Tandis que l’actualité se focalise sur la campagne de vaccination et la sortie du confinement pour les fêtes, un danger bien plus menaçant que la crise covid n’agite guère les salles de rédaction. C’est cet islam conquérant que les autorités rechignent à combattre avec fermeté, la France ne voyant toujours pas qu’elle danse sur un volcan, dont l’éruption est pourtant inéluctable !

Crise sanitaire ou pas, confinement ou pas, crise économique ou pas, le cancer islamiste est toujours là et ronge la société en silence, avant de frapper à nouveau, toujours plus violent. La France, avec ses 10 millions de musulmans, est un vivier inépuisable d’islamistes en herbe, qui se laissent bercer par les sirènes de Daech et se rêvent en soldats d’Allah.

Immigration incontrôlée, intégration ratée, frontières passoires, justice laxiste, perte de notre souveraineté et divisions de la classe politique face au danger, la France cumule tous les handicaps dans la lutte contre le terrorisme.

Si la DGSE et la DGSI ont su mettre un terme avec le cloisonnement de l’information et bâtir une union sacrée bénéfique, la tâche est immense.

Les foyers jihadistes se multiplient partout, au Moyen-Orient et au Sahel, l’EI et Al Qaïda cherchant à se reconstruire. Et en Europe, les attentats terroristes complexes ont cédé la place aux attentats « low-cost », perpétrés par des anonymes et difficiles à déjouer.

Depuis 2015, les moyens ont suivi, avec effectifs et budgets en hausse. Un parquet national antiterroriste a été créé en 2018 et les procédures juridiques adaptées.

Sauf pour le suivi des détenus libérés, comme nous le verrons.

Nos services de renseignement travaillent évidemment avec des dizaines de services étrangers, pour prévenir une menace venue de l’extérieur, mais sur le territoire national ce sont 8.000 radicalisés qui sont en théorie suivis. Autant dire que les failles du système sont inévitables.

Depuis 2015, la France a été frappée par 20 attentats, tandis que 19 autres attaques ont échoué. Par ailleurs, depuis 2013, ce sont 61 projets qui ont été déjoués. Beau bilan de nos services de police et de renseignement.

Mais ce qui est inquiétant, c’est la libération des islamistes incarcérés.

Nous avons actuellement 505 détenus pour faits de terrorisme, auxquels s’ajoutent 758 détenus radicalisés.

Depuis 2015, 150 détenus pour terrorisme ont été libérés. 20 sont libérables d’ici le 31 décembre 2020.

70 seront libérés en 2021, 50 en 2022 et 30 en 2023.

Comment assurer un suivi socio-judiciaire dans ces conditions ?

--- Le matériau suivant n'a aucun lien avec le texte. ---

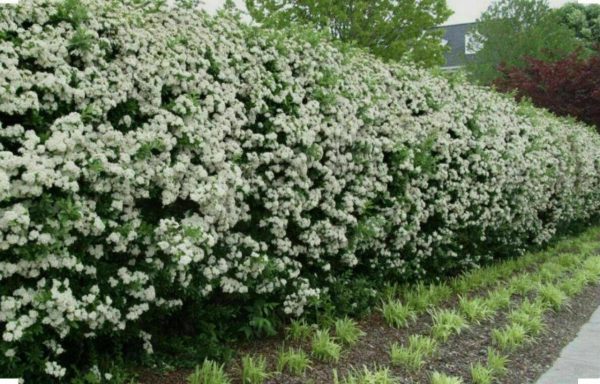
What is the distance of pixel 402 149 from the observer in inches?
236

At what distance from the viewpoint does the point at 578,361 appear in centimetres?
537

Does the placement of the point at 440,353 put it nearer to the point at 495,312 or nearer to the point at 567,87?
the point at 495,312

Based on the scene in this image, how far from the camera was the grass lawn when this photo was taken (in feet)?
14.9

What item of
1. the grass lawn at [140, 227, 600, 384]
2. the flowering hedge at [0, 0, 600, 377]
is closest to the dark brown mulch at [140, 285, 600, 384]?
the grass lawn at [140, 227, 600, 384]

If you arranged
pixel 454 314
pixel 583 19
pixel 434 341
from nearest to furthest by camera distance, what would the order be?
pixel 434 341 < pixel 454 314 < pixel 583 19

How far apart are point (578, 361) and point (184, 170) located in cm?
361

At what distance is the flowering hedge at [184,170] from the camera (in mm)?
3373

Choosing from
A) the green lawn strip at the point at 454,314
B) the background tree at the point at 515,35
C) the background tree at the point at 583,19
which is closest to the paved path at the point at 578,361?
the green lawn strip at the point at 454,314

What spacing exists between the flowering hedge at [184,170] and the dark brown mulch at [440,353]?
1.36 feet

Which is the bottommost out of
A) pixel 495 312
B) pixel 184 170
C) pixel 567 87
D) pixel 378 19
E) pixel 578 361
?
pixel 578 361

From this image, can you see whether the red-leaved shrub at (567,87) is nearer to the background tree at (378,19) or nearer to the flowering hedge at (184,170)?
the background tree at (378,19)

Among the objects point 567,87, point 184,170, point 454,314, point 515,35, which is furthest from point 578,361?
point 515,35

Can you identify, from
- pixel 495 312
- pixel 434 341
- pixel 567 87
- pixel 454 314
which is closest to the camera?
pixel 434 341

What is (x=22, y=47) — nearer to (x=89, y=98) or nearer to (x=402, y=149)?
(x=89, y=98)
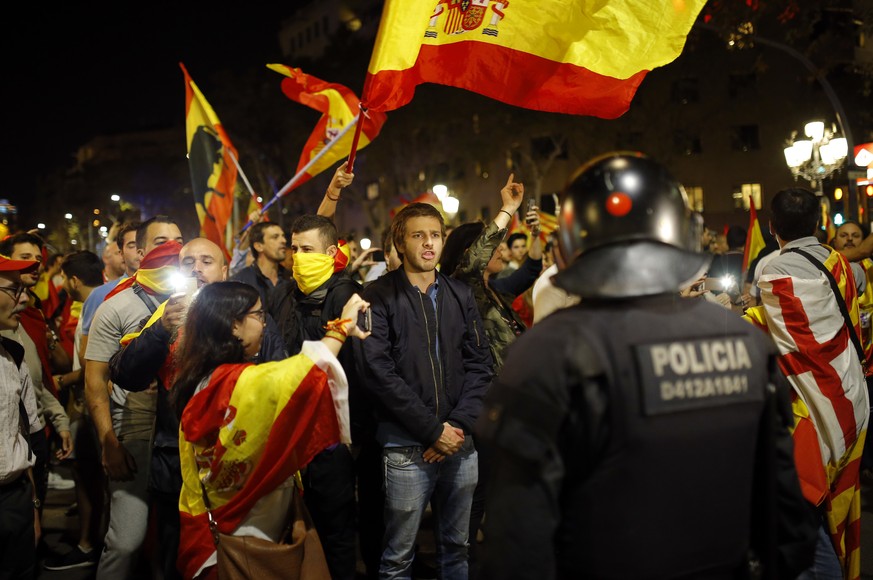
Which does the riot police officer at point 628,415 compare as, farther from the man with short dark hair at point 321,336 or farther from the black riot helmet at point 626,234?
the man with short dark hair at point 321,336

Selon un magistrat, « les libérés actuels sont les jihadistes de la première vague, des individus souvent hyper-entraînés et prêts à tout, y compris à mourir, pour certains. »

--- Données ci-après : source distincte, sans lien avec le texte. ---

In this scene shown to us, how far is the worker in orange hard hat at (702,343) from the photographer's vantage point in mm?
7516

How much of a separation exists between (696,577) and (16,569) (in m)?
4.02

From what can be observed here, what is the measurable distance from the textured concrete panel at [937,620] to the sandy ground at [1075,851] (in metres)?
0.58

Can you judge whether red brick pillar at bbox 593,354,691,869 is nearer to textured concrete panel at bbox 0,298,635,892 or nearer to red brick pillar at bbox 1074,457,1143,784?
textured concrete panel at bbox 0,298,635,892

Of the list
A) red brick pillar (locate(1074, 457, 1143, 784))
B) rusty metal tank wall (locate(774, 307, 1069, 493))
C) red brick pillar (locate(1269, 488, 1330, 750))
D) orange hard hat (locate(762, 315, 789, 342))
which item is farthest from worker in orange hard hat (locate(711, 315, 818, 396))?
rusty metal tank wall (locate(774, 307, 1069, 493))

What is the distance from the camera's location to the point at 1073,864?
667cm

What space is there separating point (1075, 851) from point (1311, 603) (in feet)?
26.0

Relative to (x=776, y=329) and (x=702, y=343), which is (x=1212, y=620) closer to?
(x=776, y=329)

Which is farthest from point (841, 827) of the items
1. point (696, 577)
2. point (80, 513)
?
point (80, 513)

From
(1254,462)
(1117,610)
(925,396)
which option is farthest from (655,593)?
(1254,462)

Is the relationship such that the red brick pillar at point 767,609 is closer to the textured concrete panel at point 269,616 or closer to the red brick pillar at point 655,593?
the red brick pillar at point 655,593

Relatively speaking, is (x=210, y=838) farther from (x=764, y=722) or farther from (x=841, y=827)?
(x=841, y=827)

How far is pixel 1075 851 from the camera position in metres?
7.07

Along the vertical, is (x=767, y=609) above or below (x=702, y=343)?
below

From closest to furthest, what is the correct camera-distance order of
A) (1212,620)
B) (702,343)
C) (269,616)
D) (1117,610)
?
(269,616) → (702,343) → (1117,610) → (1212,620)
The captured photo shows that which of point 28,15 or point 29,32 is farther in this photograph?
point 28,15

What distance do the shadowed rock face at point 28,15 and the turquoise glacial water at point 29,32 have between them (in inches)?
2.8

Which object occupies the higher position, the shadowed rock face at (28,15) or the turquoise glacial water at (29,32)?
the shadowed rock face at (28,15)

Ces agneaux qui ont combattu nos soldats sous la bannière de l’EI n’ont écopé que de 6 ans de prison ! Pas cher payé pour de la haute trahison.

Ajoutons qu’ils ont conservé leur nationalité française et qu’ils auront donc droit à tout le social que perçoit le citoyen qui travaille et cotise !

La France bichonne ses terroristes comme aucun pays au monde.

Il paraît que les peines se sont durcies depuis 2015, mais comme les remises de peine sont légion, ces jeunes tueurs qui ont combattu la France pourront recommencer, après 10 ou 12 ans de prison.

Le suivi post-carcéral est quasi inexistant. Sur 276 détenus libérés, seuls 80 seront suivis à leur sortie de prison.

En clair, la loi antiterroriste laisse les individus les plus dangereux maitres de leurs mouvements une fois libérés !

Un terroriste est traité comme un délinquant sexuel. S’il passe devant un psychiatre, celui-ci décrète que l’individu n’est pas fou, il est donc libre !

Juges et psychiatres ne font rien pour combattre le risque de récidive.

La conclusion de tout cela est que la France va perdre sa guerre de 30 ans contre le terrorisme.

Peines sévères incompressibles, déchéance de la nationalité française et expulsions, pertes des droits sociaux ne font pas partie de la panoplie de la lutte antiterroriste.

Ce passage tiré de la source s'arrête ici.